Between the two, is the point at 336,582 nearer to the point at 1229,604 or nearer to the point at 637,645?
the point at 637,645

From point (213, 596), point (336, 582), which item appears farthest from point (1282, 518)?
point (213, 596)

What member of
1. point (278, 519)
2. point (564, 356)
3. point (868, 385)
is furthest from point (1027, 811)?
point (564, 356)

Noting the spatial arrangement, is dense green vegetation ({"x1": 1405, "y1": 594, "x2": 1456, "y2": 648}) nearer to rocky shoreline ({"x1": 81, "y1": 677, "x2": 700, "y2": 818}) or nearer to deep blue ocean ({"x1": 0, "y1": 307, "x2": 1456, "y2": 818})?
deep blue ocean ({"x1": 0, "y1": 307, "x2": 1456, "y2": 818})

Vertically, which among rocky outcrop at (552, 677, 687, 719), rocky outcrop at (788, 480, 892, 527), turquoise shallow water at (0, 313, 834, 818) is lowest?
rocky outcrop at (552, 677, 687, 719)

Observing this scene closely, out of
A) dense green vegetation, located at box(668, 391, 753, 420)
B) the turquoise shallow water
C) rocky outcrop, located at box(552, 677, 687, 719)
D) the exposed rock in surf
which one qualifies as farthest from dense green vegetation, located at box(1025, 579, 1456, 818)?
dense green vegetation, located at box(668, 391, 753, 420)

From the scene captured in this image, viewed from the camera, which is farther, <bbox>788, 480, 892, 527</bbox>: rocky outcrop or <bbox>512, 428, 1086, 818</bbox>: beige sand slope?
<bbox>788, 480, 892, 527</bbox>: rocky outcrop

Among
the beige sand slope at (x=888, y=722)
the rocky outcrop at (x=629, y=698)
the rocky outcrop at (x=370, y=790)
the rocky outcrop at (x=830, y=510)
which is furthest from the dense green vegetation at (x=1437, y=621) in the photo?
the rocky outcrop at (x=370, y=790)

◆ PROBLEM DESCRIPTION
Starting with the line containing "Vertically, which among" and going on through the end of the data, rename "beige sand slope" as "tan sand slope" and give those lines back with nothing else changed.

◆ FINAL RESULT
Vertically, which among rocky outcrop at (552, 677, 687, 719), rocky outcrop at (788, 480, 892, 527), turquoise shallow water at (0, 313, 834, 818) is lowest?
rocky outcrop at (552, 677, 687, 719)

Observing this scene closely, out of
A) dense green vegetation, located at box(668, 391, 753, 420)
B) the turquoise shallow water
C) rocky outcrop, located at box(552, 677, 687, 719)
D) the exposed rock in surf
which one qualifies as farthest from dense green vegetation, located at box(1025, 579, 1456, 818)?
dense green vegetation, located at box(668, 391, 753, 420)

From the scene captured in this image, viewed from the camera, which is farther, <bbox>788, 480, 892, 527</bbox>: rocky outcrop or <bbox>512, 428, 1086, 818</bbox>: tan sand slope?
<bbox>788, 480, 892, 527</bbox>: rocky outcrop

Among
the tan sand slope at (x=888, y=722)
the rocky outcrop at (x=629, y=698)
the rocky outcrop at (x=370, y=790)
the rocky outcrop at (x=830, y=510)
which is furthest from the dense green vegetation at (x=1437, y=621) in the photo?
the rocky outcrop at (x=370, y=790)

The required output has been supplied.